Here in the NWT, our businesses are crippled largely due to the lack of roads. Any roads that are built are constructed using tax dollars. Roads made by businesses, like the ones running to and from mines, usually have very specific purposes and almost always stop being maintained after the mine closes. Similarly, we’re not going to volunteer months of our time to construct a road ourselves. We want the government to pay someone competent to do it.

In the interim, government tries to help business through subsidies, which is essentially using taxes collected from one group to offset costs to another. The fossil fuel industry basically runs on this system — the International Monetary Fund reports that governments subsidize fossil fuel companies to the tune of $7 trillion per year. That’s $7 trillion in taxes that someone else has to come up with, ie: the rest of us. In theory, these subsidies are an investment as they translates into larger economic activity when projects create jobs. But it wouldn’t happen if not for the initial pool of tax dollars made available.

Taxation is not theft — it’s the pooling of our resources to accomplish bigger things as a society. Anyone who tells you taxation is theft is trying to sell you something.
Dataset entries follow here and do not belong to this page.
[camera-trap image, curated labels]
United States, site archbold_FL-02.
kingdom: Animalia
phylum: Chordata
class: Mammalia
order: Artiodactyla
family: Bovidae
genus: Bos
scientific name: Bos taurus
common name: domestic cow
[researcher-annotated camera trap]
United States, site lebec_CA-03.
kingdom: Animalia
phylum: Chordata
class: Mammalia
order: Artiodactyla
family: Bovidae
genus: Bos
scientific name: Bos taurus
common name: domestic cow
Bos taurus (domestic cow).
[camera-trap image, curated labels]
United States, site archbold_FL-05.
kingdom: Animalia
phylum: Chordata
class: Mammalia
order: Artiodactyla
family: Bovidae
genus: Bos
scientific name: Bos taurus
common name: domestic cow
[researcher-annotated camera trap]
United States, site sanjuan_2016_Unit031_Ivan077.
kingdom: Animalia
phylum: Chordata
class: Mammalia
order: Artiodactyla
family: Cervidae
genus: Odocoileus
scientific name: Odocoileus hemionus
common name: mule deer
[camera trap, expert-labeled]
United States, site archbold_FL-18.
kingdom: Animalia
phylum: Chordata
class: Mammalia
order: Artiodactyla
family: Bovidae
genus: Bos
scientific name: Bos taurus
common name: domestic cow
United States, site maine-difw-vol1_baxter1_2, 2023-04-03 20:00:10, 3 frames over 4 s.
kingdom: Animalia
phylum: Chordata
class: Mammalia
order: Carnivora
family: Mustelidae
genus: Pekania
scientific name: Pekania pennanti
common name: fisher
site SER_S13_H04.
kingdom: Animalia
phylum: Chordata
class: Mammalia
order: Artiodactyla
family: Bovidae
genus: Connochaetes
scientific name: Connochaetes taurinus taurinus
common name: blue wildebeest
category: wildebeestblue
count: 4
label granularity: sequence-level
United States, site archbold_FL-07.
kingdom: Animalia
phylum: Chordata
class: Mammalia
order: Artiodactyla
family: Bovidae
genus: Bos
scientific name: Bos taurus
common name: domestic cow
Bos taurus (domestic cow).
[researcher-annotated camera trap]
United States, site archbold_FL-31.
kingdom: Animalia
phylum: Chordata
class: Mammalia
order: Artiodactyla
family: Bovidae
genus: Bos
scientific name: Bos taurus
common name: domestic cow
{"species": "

What is true is that the tax burden has shifted disproportionately onto the backs of the middle and working classes. This is entirely the middle and working classes’ fault — they make up the majority and they keep voting for low taxes for the wealthy. They’ve done so since the 1980s, when the ideology of slashing government deficits while simultaneously slashing taxes for top earners became required policy. Canadian voters have been so adamant that the aristocracy shouldn’t pay taxes that even the NDP hardly suggests raising taxes on the rich anymore. The message voters have sent to governments is clear — solve more problems with fewer resources while we watch our rich live playboy lifestyles, before they ultimately move to the United States because it’s warmer, taking all the subsidies we’ve given them.

What most middle and working classes don’t seem to realize is when they vote to slash taxes, they rarely see any results because their incomes put a limit on how much the government can collect already. Most big tax reduction bills benefit the ultra-wealthy and few else.

This has provided valuable cover for the wealthy to price gouge and otherwise take advantage of public ignorance. One thing I always find entertaining about anti-tax crusaders is they don’t seem to have any issue with costs going up for any other reason than taxation. Price of gas went up because Exxon-Mobil said so? That’s capitalism. Carbon tax to try and avert climate disaster? That’s theft.

You can see this phenomenon happening in real time as economists continue to point out that carbon pricing’s impact on the cost of living has been minimal — what has really impacted the costs of items is supply chain disruptions from the Covid-19 pandemic, climate change caused disasters and completely unnecessary wars. Also, there appears to be some level of price gouging occurring — major grocery companies were caught operating a bread price-fixing cartel from 2001 to 2015, forcing Canadians to pay far more for bread than it’s worth. This scheme does not seem to have created any new jobs in the bread-making industry, but it’s worth noting the CEO of Loblaw makes roughly $8 million per year and other CEOs of grocery chains are in a similar pay grade. Yet somehow it’s those damn environmentalists who are causing all the problems — at least that’s what the people actually causing the problems want you to believe.

Our problems exist because we allow the wealthy to flaunt their privilege and blame the government whenever the consequences of doing so become apparent. If we had a proper tax system like we had from the end of the Second World War to about the 1970s, we wouldn’t need as many consumption taxes to cover the gap.

Even the fact you’re reading this is owed to taxes — someone had to pay a teacher to teach you to read. If literacy and education were up to business, you would know enough to do your job and that would be it. Any further knowledge would be a distraction and have no productivity benefit to the company.

So please stop copying and pasting this silly slogan. You are not being a rebel. You’re not liberating anyone. You’re simply being a fool.